Lay out every line of the rows below as a numbered list, skipping any blank lines.

[Data items]
────
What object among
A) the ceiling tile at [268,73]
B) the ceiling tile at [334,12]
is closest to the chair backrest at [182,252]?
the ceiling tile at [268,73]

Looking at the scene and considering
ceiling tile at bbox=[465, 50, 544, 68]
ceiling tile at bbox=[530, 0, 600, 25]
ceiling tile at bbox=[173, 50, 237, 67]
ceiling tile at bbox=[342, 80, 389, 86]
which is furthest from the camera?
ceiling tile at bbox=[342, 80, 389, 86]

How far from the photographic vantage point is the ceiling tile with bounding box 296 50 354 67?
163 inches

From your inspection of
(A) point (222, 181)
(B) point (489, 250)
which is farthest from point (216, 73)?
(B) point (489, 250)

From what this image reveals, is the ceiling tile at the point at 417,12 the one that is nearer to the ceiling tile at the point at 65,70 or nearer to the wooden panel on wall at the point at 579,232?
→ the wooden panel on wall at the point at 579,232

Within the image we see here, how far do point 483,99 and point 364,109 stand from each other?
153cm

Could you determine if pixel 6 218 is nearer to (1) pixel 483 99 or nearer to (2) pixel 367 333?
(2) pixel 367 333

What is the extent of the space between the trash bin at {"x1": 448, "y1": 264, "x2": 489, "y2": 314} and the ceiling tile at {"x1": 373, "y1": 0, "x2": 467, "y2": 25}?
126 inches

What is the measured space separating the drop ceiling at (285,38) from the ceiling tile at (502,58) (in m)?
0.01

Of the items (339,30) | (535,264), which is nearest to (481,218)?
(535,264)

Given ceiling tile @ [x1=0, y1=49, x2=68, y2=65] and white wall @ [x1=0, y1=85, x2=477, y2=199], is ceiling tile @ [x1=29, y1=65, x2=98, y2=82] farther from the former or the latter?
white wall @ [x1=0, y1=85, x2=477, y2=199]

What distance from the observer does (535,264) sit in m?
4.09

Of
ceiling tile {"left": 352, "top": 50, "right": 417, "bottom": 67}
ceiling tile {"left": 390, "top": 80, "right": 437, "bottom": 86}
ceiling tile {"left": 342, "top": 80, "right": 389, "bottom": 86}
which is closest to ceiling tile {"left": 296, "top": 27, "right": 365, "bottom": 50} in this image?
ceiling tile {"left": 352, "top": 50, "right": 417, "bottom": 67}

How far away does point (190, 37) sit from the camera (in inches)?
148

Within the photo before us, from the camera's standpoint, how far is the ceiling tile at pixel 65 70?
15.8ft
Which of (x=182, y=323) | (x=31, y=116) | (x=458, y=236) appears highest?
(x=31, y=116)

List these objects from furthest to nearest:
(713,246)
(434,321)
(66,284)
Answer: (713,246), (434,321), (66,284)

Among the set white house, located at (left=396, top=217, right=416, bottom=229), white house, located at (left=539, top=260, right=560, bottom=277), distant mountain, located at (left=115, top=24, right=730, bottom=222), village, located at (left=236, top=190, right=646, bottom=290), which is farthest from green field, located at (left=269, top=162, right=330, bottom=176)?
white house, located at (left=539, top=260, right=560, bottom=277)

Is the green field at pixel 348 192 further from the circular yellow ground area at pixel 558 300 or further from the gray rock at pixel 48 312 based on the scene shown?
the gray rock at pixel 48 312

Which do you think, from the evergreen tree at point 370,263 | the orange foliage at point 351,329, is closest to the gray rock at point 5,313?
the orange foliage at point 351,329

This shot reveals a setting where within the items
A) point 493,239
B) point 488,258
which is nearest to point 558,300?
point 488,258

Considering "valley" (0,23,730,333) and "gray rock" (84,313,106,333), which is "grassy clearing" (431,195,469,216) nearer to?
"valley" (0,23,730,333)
────
> [Response to this task]:
1. What object among
2. A) the ceiling tile at [268,73]
3. B) the ceiling tile at [334,12]
4. is closest to the chair backrest at [182,252]?
5. the ceiling tile at [268,73]
6. Looking at the scene and considering
7. ceiling tile at bbox=[465, 50, 544, 68]
8. ceiling tile at bbox=[530, 0, 600, 25]
9. ceiling tile at bbox=[173, 50, 237, 67]
10. ceiling tile at bbox=[342, 80, 389, 86]
11. which is furthest from the camera?
12. ceiling tile at bbox=[342, 80, 389, 86]
13. How far from the photographic vantage point is the ceiling tile with bounding box 296 50 354 67?
14. 163 inches
15. From your inspection of
16. (A) point (222, 181)
17. (B) point (489, 250)
18. which is farthest from point (216, 73)?
19. (B) point (489, 250)
20. From what this image reveals, is the ceiling tile at the point at 417,12 the one that is nearer to the ceiling tile at the point at 65,70 or nearer to the wooden panel on wall at the point at 579,232?
21. → the wooden panel on wall at the point at 579,232
22. Within the image we see here, how far do point 483,99 and point 364,109 stand from each other?
23. 153cm
24. Could you determine if pixel 6 218 is nearer to (1) pixel 483 99 or nearer to (2) pixel 367 333?
25. (2) pixel 367 333
26. What is the extent of the space between the trash bin at {"x1": 448, "y1": 264, "x2": 489, "y2": 314} and the ceiling tile at {"x1": 373, "y1": 0, "x2": 467, "y2": 25}?
27. 126 inches
28. What is the measured space separating the drop ceiling at (285,38) from the ceiling tile at (502,58) (in m)?
29. 0.01
30. Of the items (339,30) | (535,264), which is nearest to (481,218)?
31. (535,264)
32. Given ceiling tile @ [x1=0, y1=49, x2=68, y2=65] and white wall @ [x1=0, y1=85, x2=477, y2=199], is ceiling tile @ [x1=29, y1=65, x2=98, y2=82] farther from the former or the latter?
33. white wall @ [x1=0, y1=85, x2=477, y2=199]
34. What distance from the observer does (535,264) sit in m?
35. 4.09
36. Of
37. ceiling tile {"left": 352, "top": 50, "right": 417, "bottom": 67}
38. ceiling tile {"left": 390, "top": 80, "right": 437, "bottom": 86}
39. ceiling tile {"left": 342, "top": 80, "right": 389, "bottom": 86}
40. which is closest to ceiling tile {"left": 296, "top": 27, "right": 365, "bottom": 50} in this image?
41. ceiling tile {"left": 352, "top": 50, "right": 417, "bottom": 67}
42. How far away does point (190, 37) sit from the camera (in inches)?
43. 148
44. Within the photo before us, from the camera's standpoint, how far is the ceiling tile at pixel 65 70?
45. 15.8ft
46. Which of (x=182, y=323) | (x=31, y=116) | (x=458, y=236) appears highest?
47. (x=31, y=116)
48. List these objects from furthest to nearest:
49. (713,246)
50. (434,321)
51. (66,284)
52. Answer: (713,246), (434,321), (66,284)
53. Among the set white house, located at (left=396, top=217, right=416, bottom=229), white house, located at (left=539, top=260, right=560, bottom=277), distant mountain, located at (left=115, top=24, right=730, bottom=222), village, located at (left=236, top=190, right=646, bottom=290), which is farthest from green field, located at (left=269, top=162, right=330, bottom=176)?
54. white house, located at (left=539, top=260, right=560, bottom=277)
55. Is the green field at pixel 348 192 further from the circular yellow ground area at pixel 558 300 or further from the gray rock at pixel 48 312 based on the scene shown?
56. the gray rock at pixel 48 312
57. Which do you think, from the evergreen tree at point 370,263 | the orange foliage at point 351,329, is closest to the gray rock at point 5,313?
58. the orange foliage at point 351,329
59. This shot reveals a setting where within the items
60. A) point 493,239
61. B) point 488,258
62. which is nearest to point 558,300?
63. point 488,258
64. Considering "valley" (0,23,730,333) and "gray rock" (84,313,106,333), which is "grassy clearing" (431,195,469,216) nearer to?
65. "valley" (0,23,730,333)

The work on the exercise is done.